■ **TASK REQUIREMENTS**:
Show each line of the items below that contains the string "camera". Case counts.

■ **DATA LINES**:
__________

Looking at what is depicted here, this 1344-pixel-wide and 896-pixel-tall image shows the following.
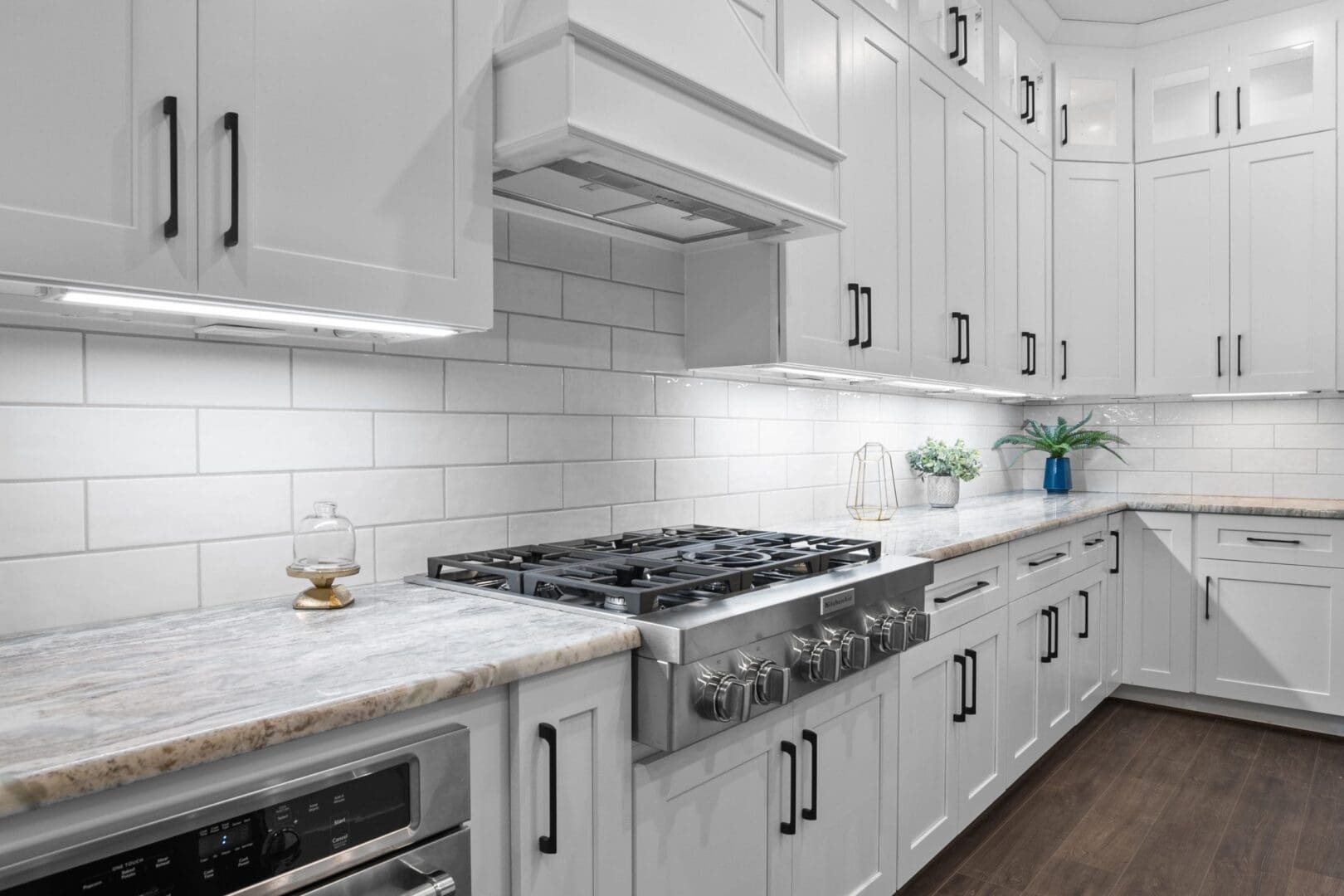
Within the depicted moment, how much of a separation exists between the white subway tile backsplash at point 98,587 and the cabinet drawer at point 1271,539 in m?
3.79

__________

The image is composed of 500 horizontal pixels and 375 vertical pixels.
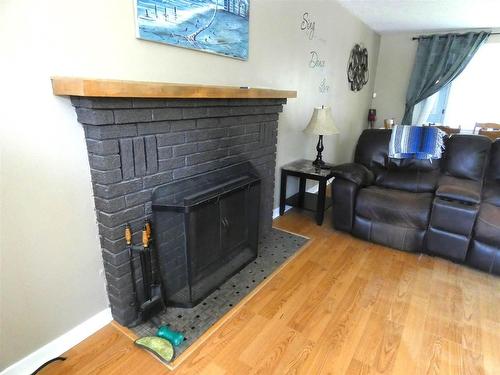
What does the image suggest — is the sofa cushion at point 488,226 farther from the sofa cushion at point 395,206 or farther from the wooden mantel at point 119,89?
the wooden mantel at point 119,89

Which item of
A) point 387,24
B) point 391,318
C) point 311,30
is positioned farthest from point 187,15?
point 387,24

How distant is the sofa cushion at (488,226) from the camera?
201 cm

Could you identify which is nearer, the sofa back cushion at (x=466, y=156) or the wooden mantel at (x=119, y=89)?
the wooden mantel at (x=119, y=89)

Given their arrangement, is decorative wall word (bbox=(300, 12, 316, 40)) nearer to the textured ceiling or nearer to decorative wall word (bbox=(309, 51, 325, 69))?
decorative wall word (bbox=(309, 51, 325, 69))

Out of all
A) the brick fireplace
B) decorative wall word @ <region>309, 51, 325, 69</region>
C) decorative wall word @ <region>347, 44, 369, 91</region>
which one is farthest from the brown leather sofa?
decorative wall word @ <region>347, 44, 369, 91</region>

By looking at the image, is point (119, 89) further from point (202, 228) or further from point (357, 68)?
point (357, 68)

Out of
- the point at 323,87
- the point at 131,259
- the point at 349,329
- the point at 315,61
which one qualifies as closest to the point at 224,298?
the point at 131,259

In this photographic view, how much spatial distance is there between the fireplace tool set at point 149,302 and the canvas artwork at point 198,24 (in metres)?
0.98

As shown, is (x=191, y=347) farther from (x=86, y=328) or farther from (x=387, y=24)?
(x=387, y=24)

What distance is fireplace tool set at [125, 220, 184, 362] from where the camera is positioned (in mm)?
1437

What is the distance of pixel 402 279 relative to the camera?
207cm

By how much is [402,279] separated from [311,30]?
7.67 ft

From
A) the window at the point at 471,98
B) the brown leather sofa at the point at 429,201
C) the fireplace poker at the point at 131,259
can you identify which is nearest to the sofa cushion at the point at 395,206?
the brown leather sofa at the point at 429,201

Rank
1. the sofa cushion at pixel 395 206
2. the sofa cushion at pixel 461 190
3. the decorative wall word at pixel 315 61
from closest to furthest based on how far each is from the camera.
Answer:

__________

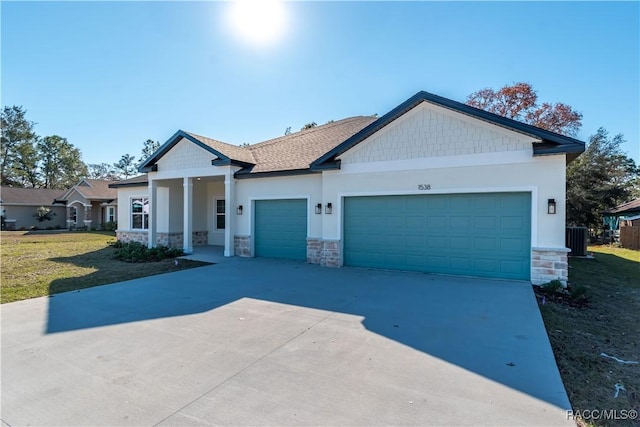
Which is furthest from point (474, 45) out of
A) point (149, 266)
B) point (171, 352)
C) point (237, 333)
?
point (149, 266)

__________

■ **EXERCISE RESPONSE**:
How distant is the sofa cushion at (488,226) from the camera?
What distance is fireplace tool set at [125, 220, 184, 362] from where the camera is positioned (in mm)?
What is the distance of pixel 402 279 relative to the camera?
from closest to furthest based on how far each is from the camera.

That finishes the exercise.